Table of Contents
Journal of Blood Transfusion
Volume 2015 (2015), Article ID 924380, 6 pages
http://dx.doi.org/10.1155/2015/924380
Clinical Study

Infiltration of Autologous Growth Factors in Chronic Tendinopathies

1Orthopedics and Traumatology Unit, San Francesco di Paola Hospital, Via Promintesta, 87027 Paola, Italy
2Immunohaematology and Transfusion Medicine Unit, Cosenza Hospital, Via Migliori, 87100 Cosenza, Italy
3Radiology Unit, San Francesco di Paola Hospital, Via Promintesta, 87027 Paola, Italy
4Orthopedics and Traumatology Unit, Cosenza Hospital, Via Migliori, 87100 Cosenza, Italy
5Radiology Unit, Cosenza Hospital, Via Migliori, 87100 Cosenza, Italy

Received 20 May 2015; Accepted 4 June 2015

Academic Editor: Erwin Strasser

Copyright © 2015 Antonio Crescibene et al. This is an open access article distributed under the Creative Commons Attribution License, which permits unrestricted use, distribution, and reproduction in any medium, provided the original work is properly cited.

Abstract

Achilles tendinopathy and patellar tendinopathy are among the most frequent diagnoses in sports medicine. Therapeutic treatment of the disease is difficult, particularly in chronic cases. In literature, several studies suggest the employment of Platelet-Rich Plasma as a therapeutic alternative in tendinopathies. The choice of employing this method is based on the activity of growth factors contained in platelets which activate, amplify, and optimize the healing process. We selected 14 patients affected by Achilles tendinopathy and 7 patients affected by patellar tendinopathy, with a two-year final follow-up. These patients underwent a cycle of three tendinous infiltrations, after clinical and instrumental evaluation carried out by means of specific questionnaires and repeated ultrasound scans. Ultrasound scans of 18 patients showed signs of reduction in insertional irregularities. The result is confirmed by complete functional recovery of the patients, with painful symptomatology disappearing. The patients showed a clear pain reduction, along with an enhanced VISA score after the 24-month follow-up, equal to 84.2 points on a scale of 0 to 100. In conclusion, the present study provides evidence to suggest that PRP infiltration is a valid option to patients with chronic tendinopathy who did not benefit from other treatments.

1. Introduction

In the last three decades, a considerable increase in the incidence of excess functional load pathologies has been reported. Not only did this occur because of the growing number of amateur sportspersons, but this also occurred because of lengthier and tougher trainings and sport events among professionals. Repeated traumas and microtraumas have been identified as the major cause of such pathologies, which affect those practising basketball, volleyball, tennis, skiing, and soccer [1, 2].

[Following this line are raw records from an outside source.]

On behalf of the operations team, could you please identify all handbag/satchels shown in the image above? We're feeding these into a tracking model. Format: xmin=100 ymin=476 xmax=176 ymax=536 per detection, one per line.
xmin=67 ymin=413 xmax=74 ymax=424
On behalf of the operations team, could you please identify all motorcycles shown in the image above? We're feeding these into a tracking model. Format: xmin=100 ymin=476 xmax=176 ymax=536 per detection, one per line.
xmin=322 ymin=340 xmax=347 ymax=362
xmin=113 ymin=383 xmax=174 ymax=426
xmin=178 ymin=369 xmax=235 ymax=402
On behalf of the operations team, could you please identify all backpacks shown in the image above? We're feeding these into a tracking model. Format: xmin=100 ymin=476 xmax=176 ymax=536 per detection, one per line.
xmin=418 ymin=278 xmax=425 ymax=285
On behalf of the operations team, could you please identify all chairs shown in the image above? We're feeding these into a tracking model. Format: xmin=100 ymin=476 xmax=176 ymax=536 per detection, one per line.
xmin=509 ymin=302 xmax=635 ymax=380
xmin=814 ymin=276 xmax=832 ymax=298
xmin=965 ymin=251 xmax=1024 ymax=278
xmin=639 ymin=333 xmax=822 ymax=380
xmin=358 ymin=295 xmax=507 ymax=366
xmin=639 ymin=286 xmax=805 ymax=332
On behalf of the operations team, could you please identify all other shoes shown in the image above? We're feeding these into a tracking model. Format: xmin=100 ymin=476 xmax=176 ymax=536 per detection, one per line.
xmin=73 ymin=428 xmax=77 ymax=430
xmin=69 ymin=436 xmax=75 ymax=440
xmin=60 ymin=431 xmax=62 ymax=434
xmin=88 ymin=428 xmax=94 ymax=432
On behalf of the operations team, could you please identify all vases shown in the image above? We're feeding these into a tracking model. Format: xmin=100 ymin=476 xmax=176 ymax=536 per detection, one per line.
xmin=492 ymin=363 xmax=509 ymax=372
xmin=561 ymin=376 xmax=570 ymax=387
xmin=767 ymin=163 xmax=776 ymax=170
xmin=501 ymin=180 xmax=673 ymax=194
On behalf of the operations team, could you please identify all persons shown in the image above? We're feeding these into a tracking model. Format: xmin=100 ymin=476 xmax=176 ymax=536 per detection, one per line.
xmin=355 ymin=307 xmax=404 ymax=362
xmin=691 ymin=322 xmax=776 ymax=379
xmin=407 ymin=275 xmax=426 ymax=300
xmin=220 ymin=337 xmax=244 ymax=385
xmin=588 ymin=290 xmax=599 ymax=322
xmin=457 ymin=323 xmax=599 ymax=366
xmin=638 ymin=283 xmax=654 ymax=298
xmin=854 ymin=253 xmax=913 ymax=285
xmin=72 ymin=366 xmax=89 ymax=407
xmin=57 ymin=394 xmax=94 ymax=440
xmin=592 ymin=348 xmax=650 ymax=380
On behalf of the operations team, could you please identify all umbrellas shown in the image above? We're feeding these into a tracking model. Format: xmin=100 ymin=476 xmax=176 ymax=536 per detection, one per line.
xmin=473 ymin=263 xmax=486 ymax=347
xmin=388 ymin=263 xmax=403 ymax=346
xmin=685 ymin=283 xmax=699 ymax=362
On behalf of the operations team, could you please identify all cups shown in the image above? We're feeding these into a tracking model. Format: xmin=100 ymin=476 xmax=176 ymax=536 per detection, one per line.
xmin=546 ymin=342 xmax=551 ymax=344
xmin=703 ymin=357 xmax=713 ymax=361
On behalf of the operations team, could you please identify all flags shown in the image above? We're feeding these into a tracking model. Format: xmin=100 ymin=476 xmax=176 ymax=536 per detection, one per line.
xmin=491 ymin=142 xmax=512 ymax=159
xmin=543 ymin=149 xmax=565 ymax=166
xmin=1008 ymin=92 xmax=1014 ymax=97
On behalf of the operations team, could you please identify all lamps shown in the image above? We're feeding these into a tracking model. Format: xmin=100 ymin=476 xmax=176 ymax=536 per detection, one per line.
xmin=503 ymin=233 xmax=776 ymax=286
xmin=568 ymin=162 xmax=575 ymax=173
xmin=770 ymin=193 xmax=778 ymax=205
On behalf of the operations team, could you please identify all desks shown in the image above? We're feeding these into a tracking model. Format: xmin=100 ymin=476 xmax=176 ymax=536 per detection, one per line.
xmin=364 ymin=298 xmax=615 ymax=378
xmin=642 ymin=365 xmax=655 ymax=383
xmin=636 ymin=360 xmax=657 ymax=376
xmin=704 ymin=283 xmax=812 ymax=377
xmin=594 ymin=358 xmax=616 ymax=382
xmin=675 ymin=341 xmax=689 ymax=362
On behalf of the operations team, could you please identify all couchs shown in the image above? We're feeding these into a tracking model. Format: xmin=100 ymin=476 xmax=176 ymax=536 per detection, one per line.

Achilles tendon inflammation was predominantly present in 11% to 24% of joggers, whereas patellar tendinopathy was found in 32% to 45% of basketball and volleyball players [3].

In nonresponsive conditions, before deciding on a surgical solution, it is worth considering an eco-guided PRP intratendinous infiltration.

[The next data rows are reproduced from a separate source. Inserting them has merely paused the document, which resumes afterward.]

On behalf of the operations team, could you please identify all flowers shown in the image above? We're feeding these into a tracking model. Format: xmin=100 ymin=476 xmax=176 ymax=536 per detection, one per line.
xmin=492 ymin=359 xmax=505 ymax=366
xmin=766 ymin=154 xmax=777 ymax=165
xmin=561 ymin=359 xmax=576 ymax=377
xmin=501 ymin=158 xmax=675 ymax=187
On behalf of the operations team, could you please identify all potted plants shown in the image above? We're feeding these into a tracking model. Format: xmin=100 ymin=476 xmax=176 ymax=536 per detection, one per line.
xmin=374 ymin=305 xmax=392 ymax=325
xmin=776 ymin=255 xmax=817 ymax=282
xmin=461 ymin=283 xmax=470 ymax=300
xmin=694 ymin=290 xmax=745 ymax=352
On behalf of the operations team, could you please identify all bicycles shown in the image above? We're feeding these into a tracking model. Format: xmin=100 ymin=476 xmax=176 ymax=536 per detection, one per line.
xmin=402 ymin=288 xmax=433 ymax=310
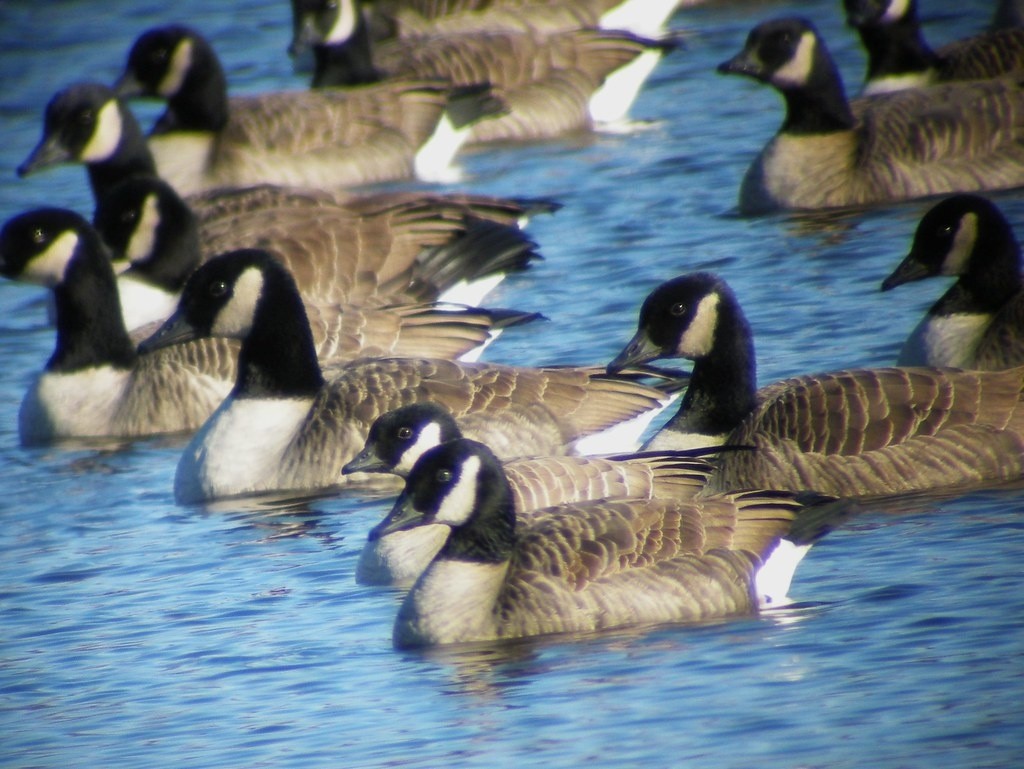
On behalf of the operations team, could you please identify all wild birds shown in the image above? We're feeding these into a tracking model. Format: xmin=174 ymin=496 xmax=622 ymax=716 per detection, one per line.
xmin=0 ymin=1 xmax=1024 ymax=650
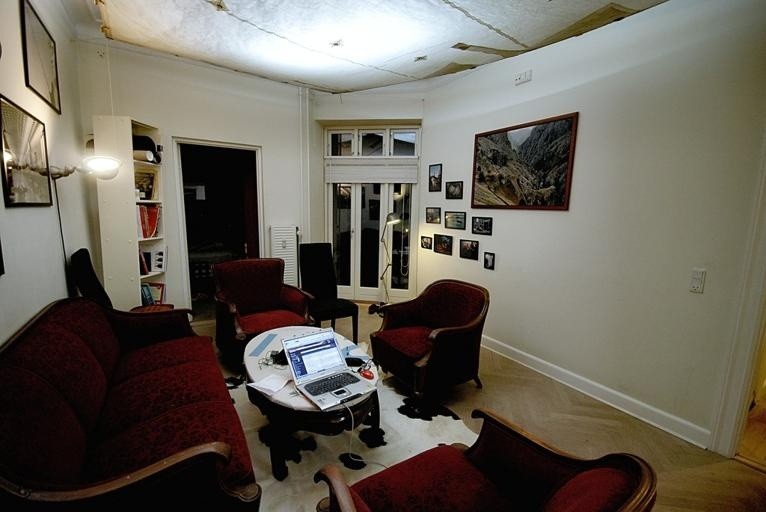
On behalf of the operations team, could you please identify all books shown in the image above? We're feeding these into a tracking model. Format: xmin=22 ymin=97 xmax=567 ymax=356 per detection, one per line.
xmin=134 ymin=167 xmax=168 ymax=306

Tendon tissue recovery is rather long, and this limited capacity of recovery is supposed to be caused by poor tendinous vascularisation [4].

In the region of the lesion, platelet degranulation occurs; this releases several growth factors such as TGF (Transforming Growth Factor), PDGF (Platelet Derived Growth Factor), EGF (Epidermal Growth Factor), VEGF (Vascular Endothelial Growth Factor), and IGF (Insulin-Like Growth Factor).

The first three, in particular, encourage cellular proliferation and migration through protein synthesis in the extracellular matrix.

Some other cytokines are released, such as HGF (Hepatocyte Growth Factor) and bFGF (Basic Fibroblast Growth Factor); they are chemotactic and mitogenic to endothelial cells and encourage angiogenesis and revascularization, two fundamental processes in tissue regeneration [5].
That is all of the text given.